Data excerpt →
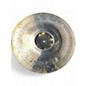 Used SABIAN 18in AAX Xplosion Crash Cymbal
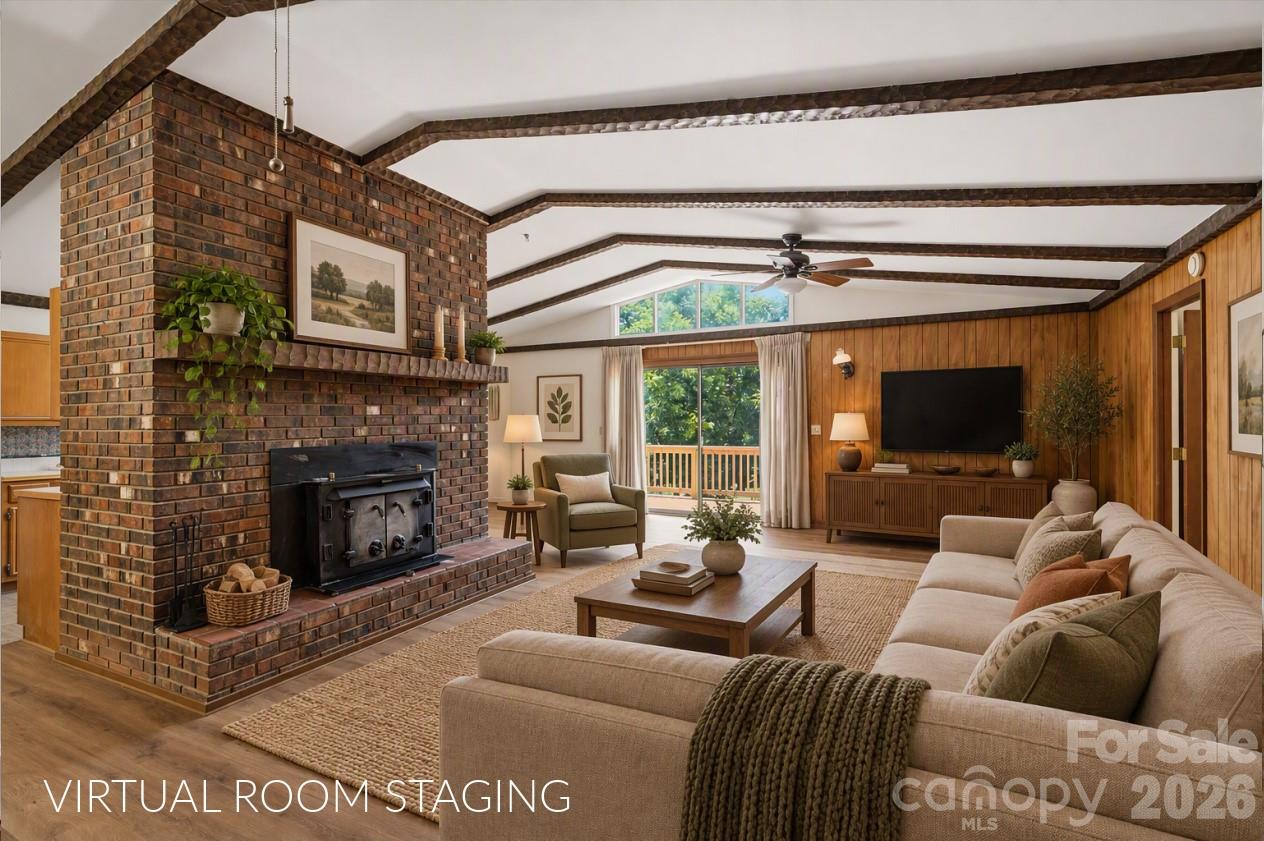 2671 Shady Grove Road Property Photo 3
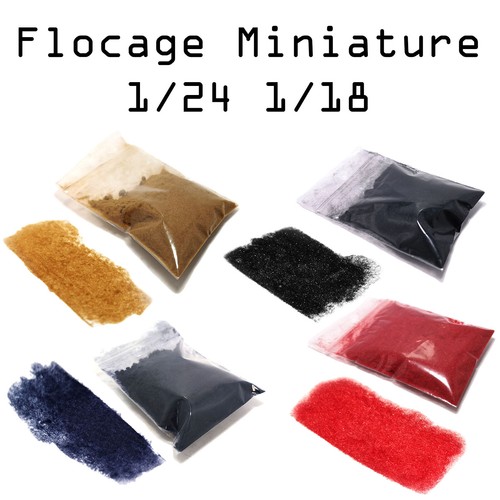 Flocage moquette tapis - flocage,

Action item → Write out exactly the lines from the line that contains "2671 Shady Grove Road Property Photo 3" through the end of the material, including both ends. No pictures belong in the copy.

Problem solution →
 2671 Shady Grove Road Property Photo 3
 Flocage moquette tapis - flocage,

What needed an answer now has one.